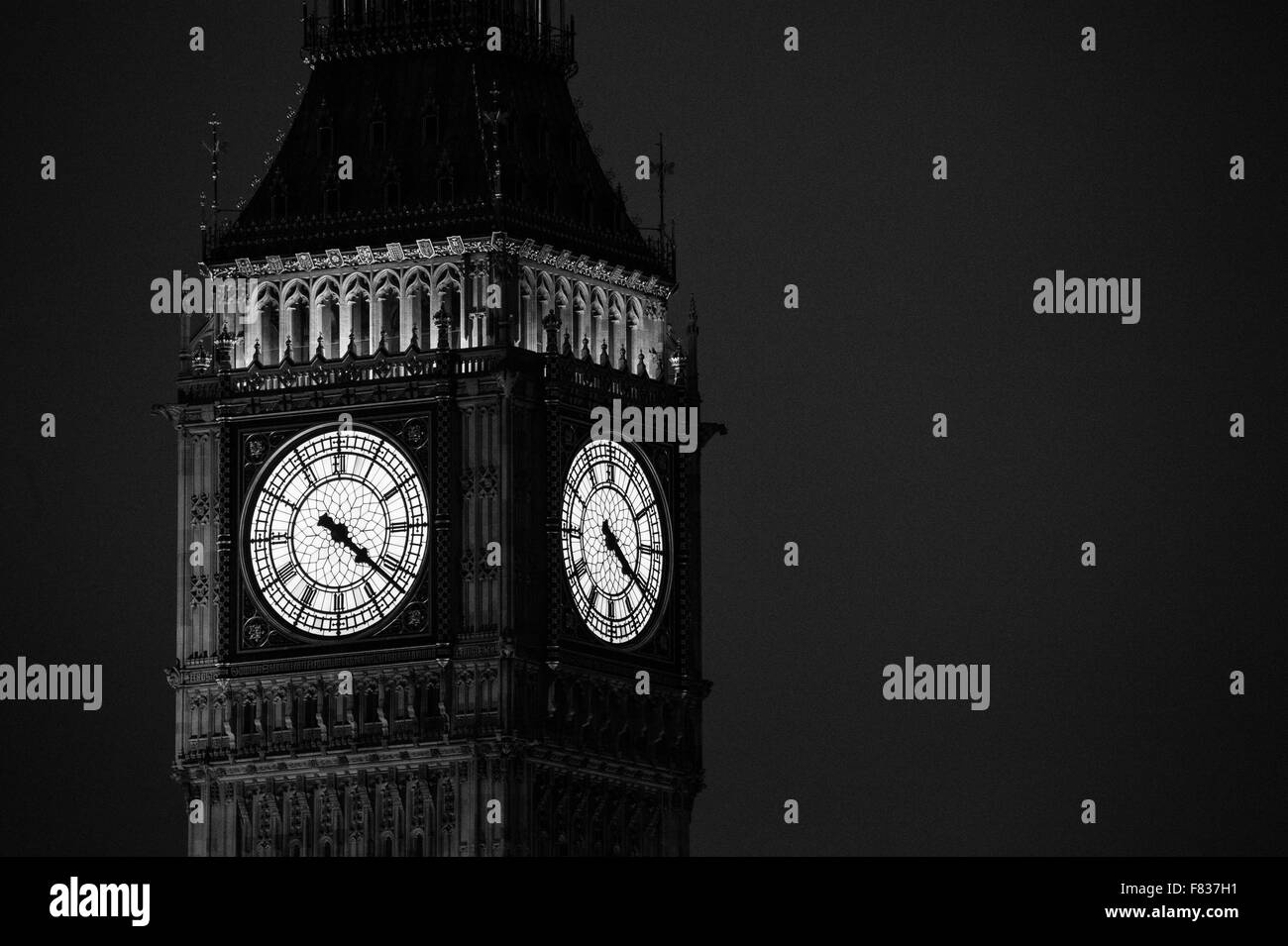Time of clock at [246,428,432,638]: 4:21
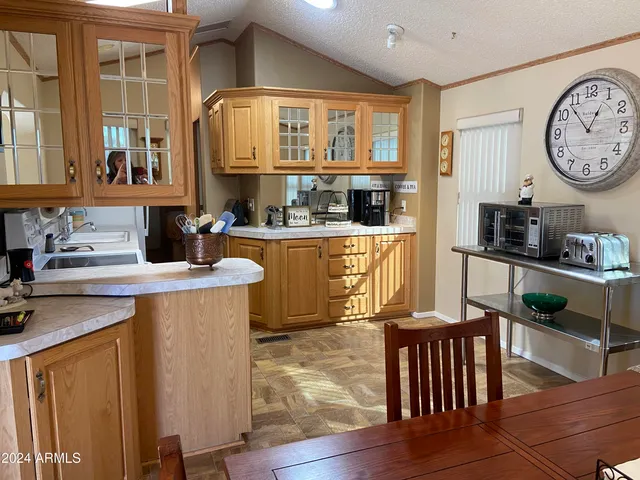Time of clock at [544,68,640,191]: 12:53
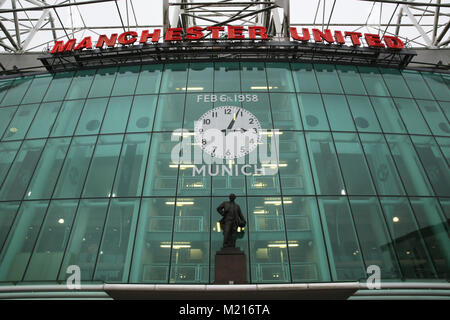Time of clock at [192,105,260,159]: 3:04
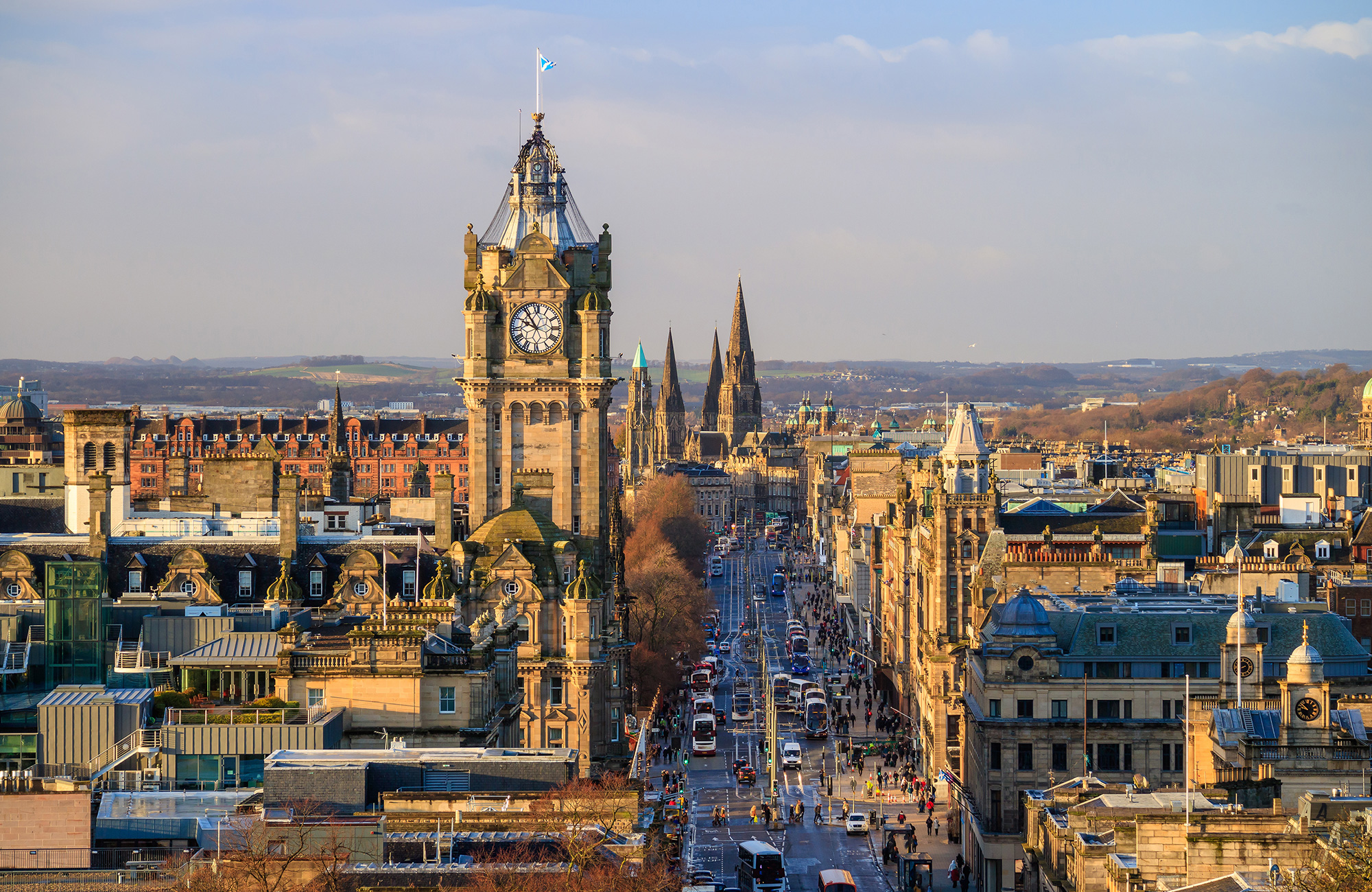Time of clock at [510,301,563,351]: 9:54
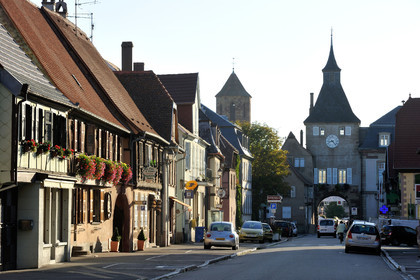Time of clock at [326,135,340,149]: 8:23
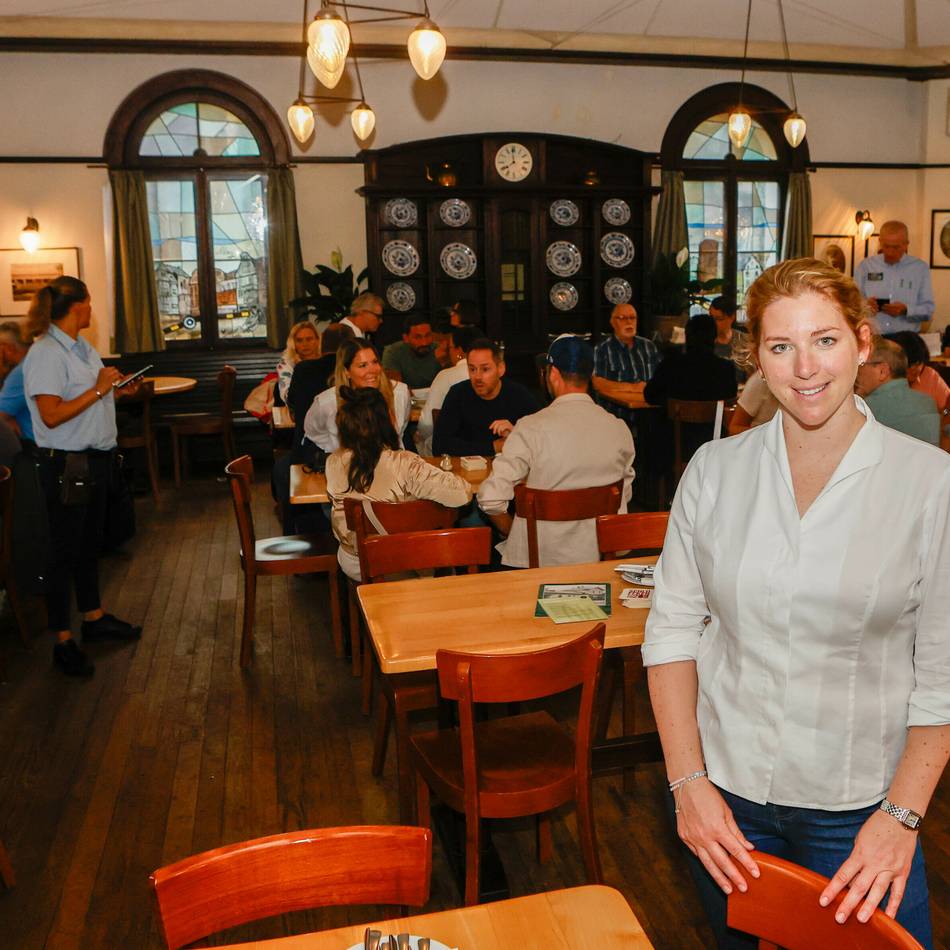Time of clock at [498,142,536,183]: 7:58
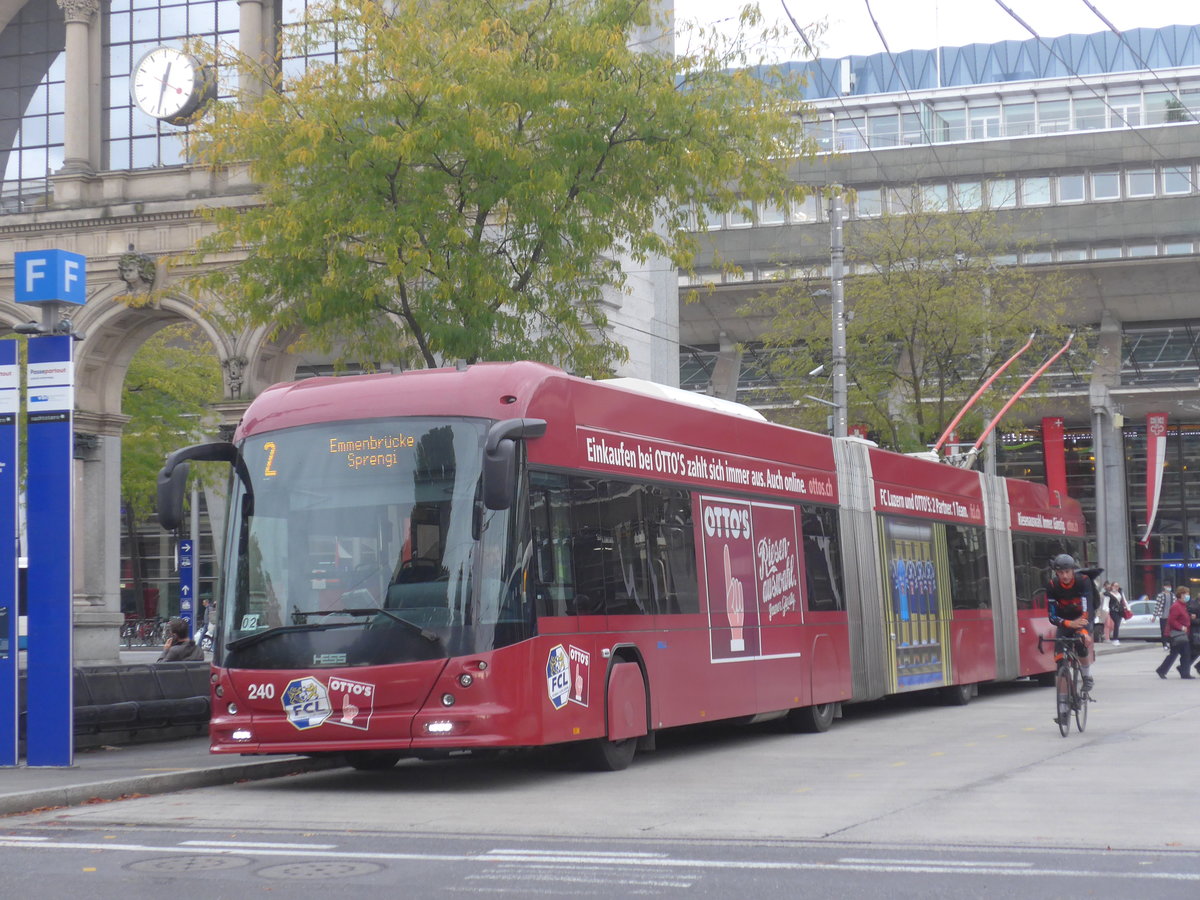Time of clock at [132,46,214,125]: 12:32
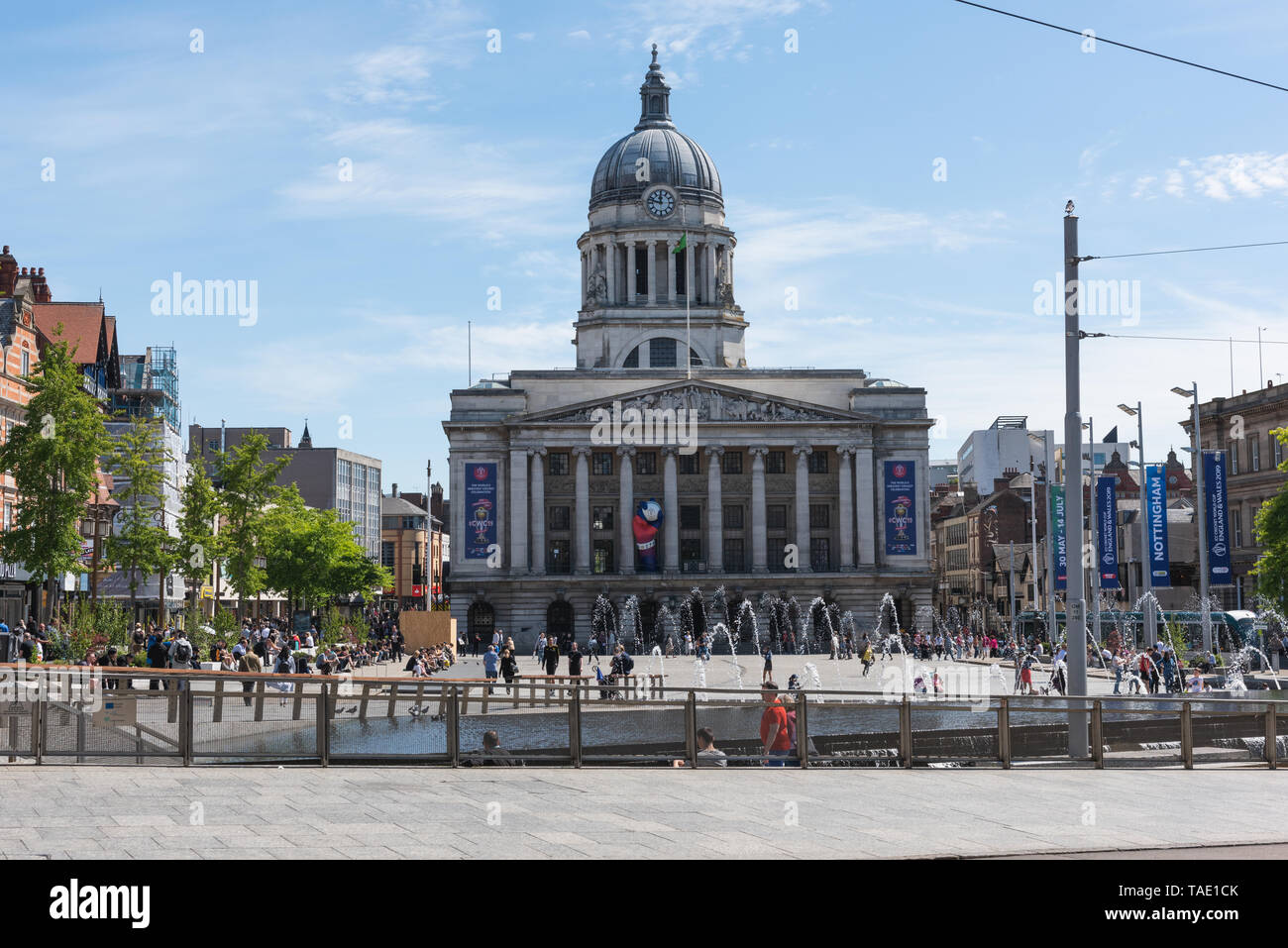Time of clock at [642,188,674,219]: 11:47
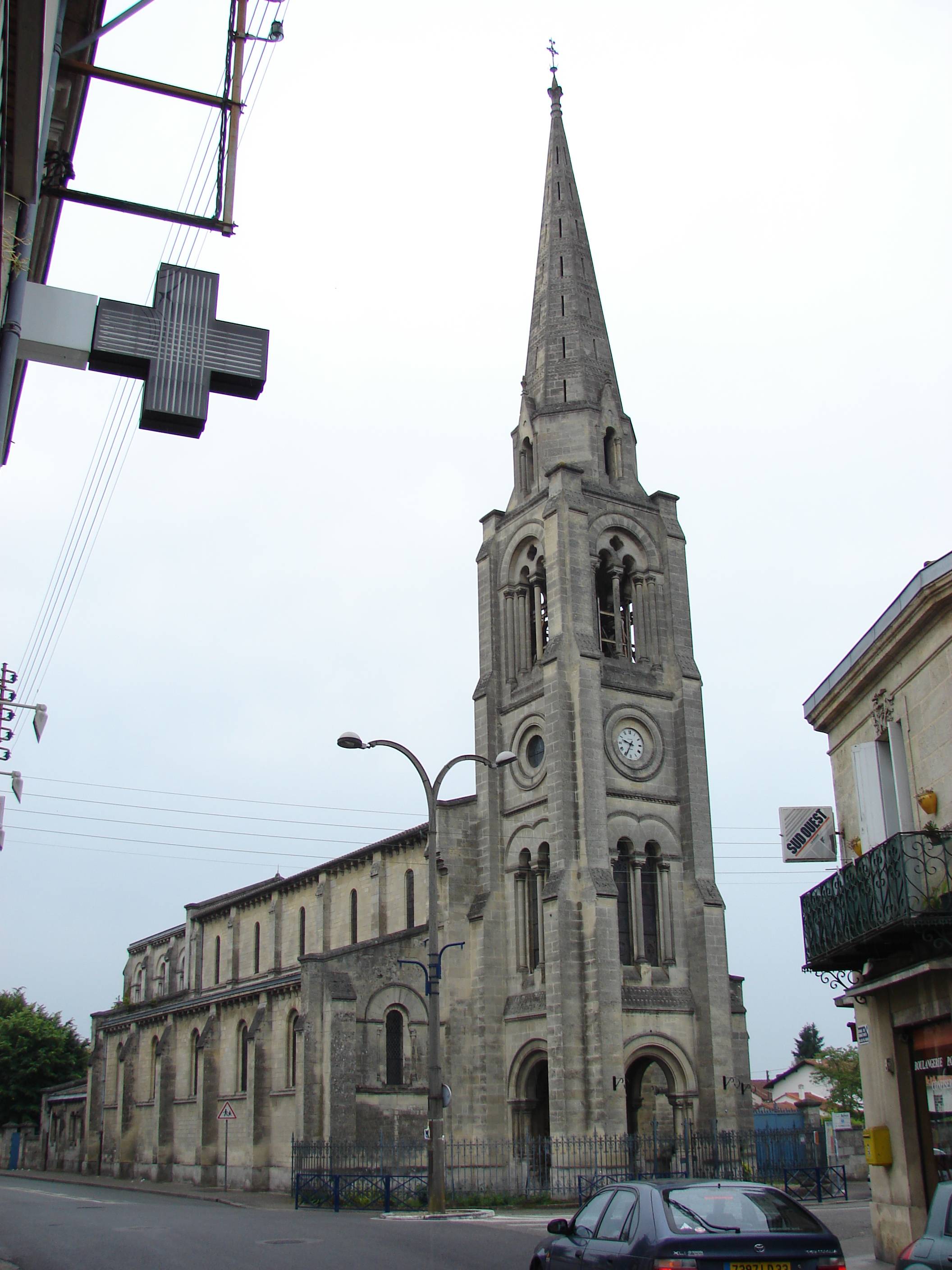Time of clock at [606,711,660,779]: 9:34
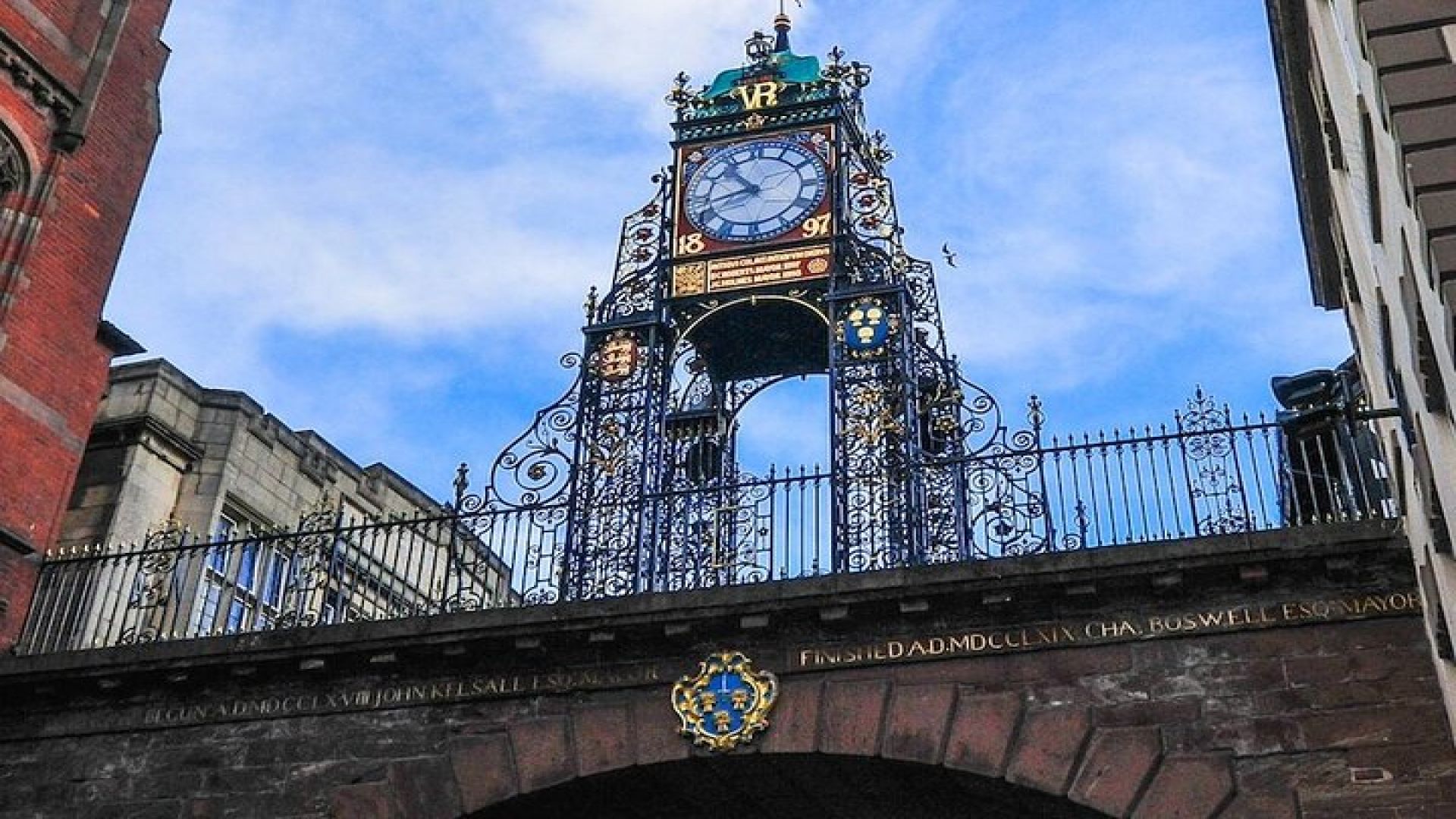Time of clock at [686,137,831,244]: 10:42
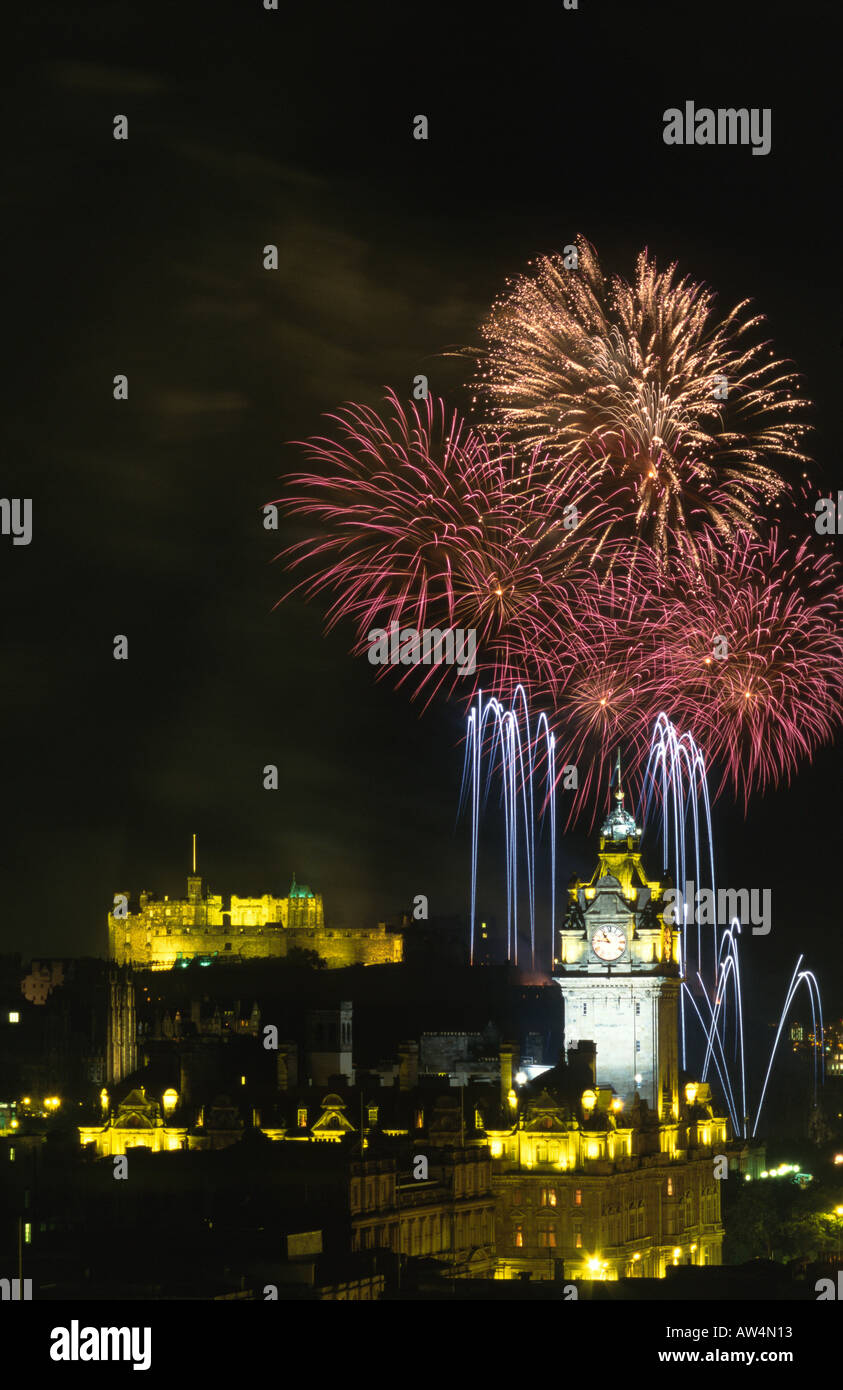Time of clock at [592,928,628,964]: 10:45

§ **What this task involves**:
Rewrite every one of the records above with "clock" replaced by "timepiece" and everything else left unchanged. Omit the pictures from your answer.

§ **Solution to this task**:
Time of timepiece at [246,428,432,638]: 4:21
Time of timepiece at [544,68,640,191]: 12:53
Time of timepiece at [192,105,260,159]: 3:04
Time of timepiece at [510,301,563,351]: 9:54
Time of timepiece at [326,135,340,149]: 8:23
Time of timepiece at [498,142,536,183]: 7:58
Time of timepiece at [132,46,214,125]: 12:32
Time of timepiece at [642,188,674,219]: 11:47
Time of timepiece at [606,711,660,779]: 9:34
Time of timepiece at [686,137,831,244]: 10:42
Time of timepiece at [592,928,628,964]: 10:45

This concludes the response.